What the task requires: Everything in the records must be copied exactly except the pictures.

Data provided:
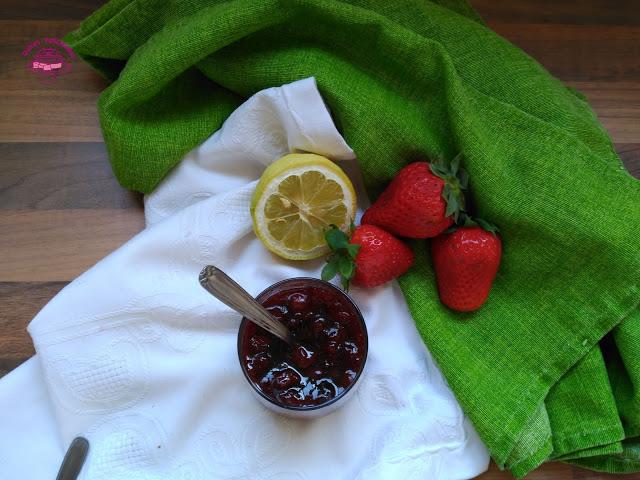 Mermelada de fresa con azúcar moreno de caña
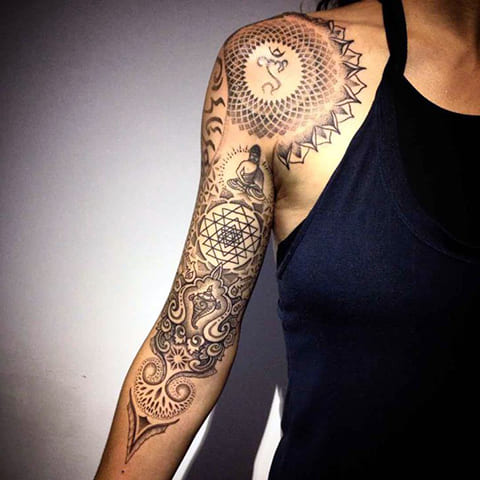 Татуировка-рукав мандала для девушек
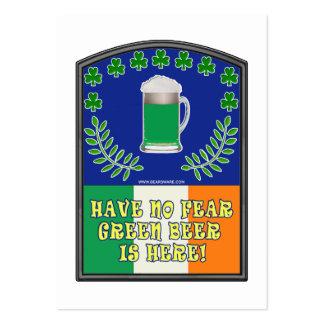 La cerveza irlandesa verde está aquí plantilla de tarjeta de visita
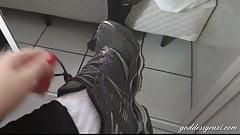 grazi feet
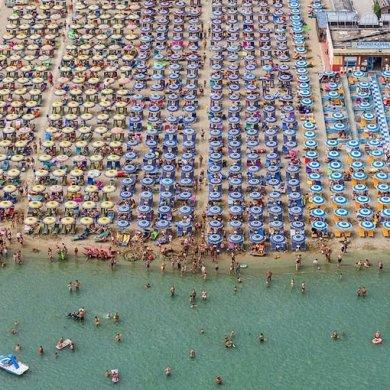 ภาพถ่ายทางอากาศชายหาด กลายเป็นภาพ Abstract งามๆ สีสันสดใสอย่างเหลือเชื่อ 14 - ภาพถ่าย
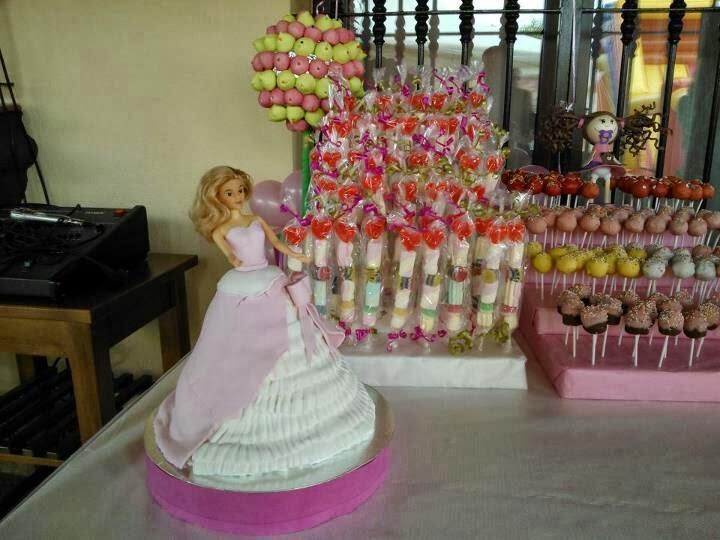 Lucrecitas 39 mesa de dulces de comuni n - Carro de chuches comunion ...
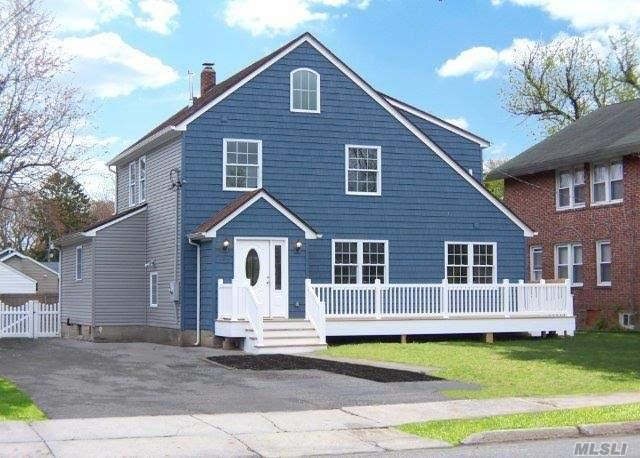 167 Rider Ave, Patchogue NY 11772
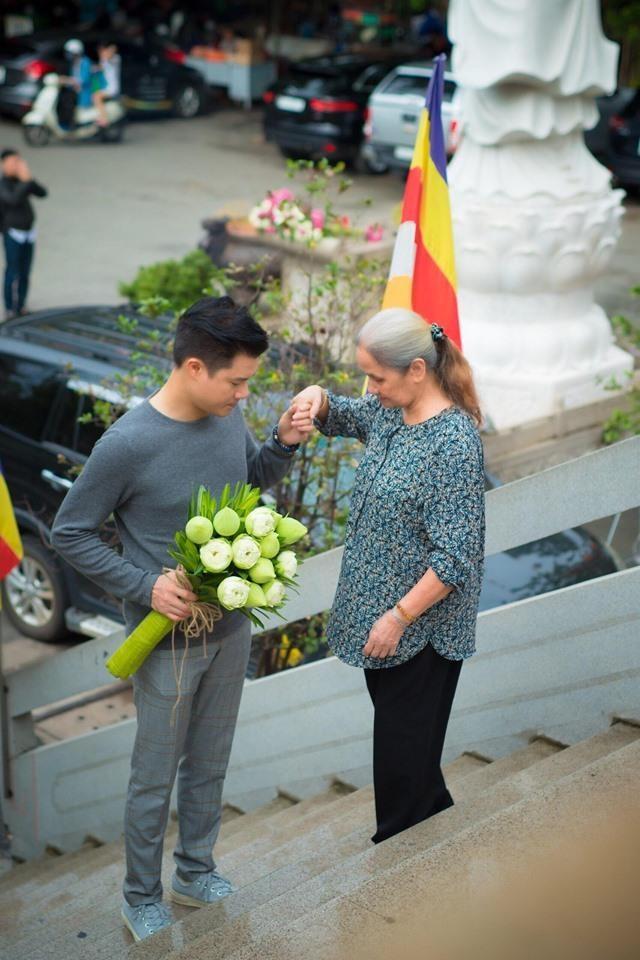 Ca sĩ Quang Dũng tặng chùa 15.000 album về mẹ nhân mùa Vu Lan - ảnh 2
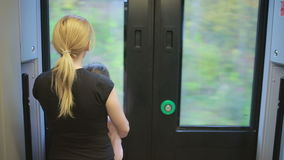 Μητέρα και κόρη μεταναστών που κοιτάζουν στο παράθυρο του τραίνου απόθεμα βίντεο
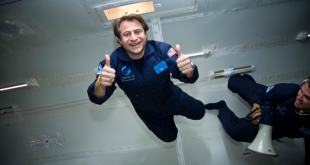 Peter Diamandis on a ZERo G flight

Written reply:
 Mermelada de fresa con azúcar moreno de caña
 Татуировка-рукав мандала для девушек
 La cerveza irlandesa verde está aquí plantilla de tarjeta de visita
 grazi feet
 ภาพถ่ายทางอากาศชายหาด กลายเป็นภาพ Abstract งามๆ สีสันสดใสอย่างเหลือเชื่อ 14 - ภาพถ่าย
 Lucrecitas 39 mesa de dulces de comuni n - Carro de chuches comunion ...
 167 Rider Ave, Patchogue NY 11772
 Ca sĩ Quang Dũng tặng chùa 15.000 album về mẹ nhân mùa Vu Lan - ảnh 2
 Μητέρα και κόρη μεταναστών που κοιτάζουν στο παράθυρο του τραίνου απόθεμα βίντεο
 Peter Diamandis on a ZERo G flight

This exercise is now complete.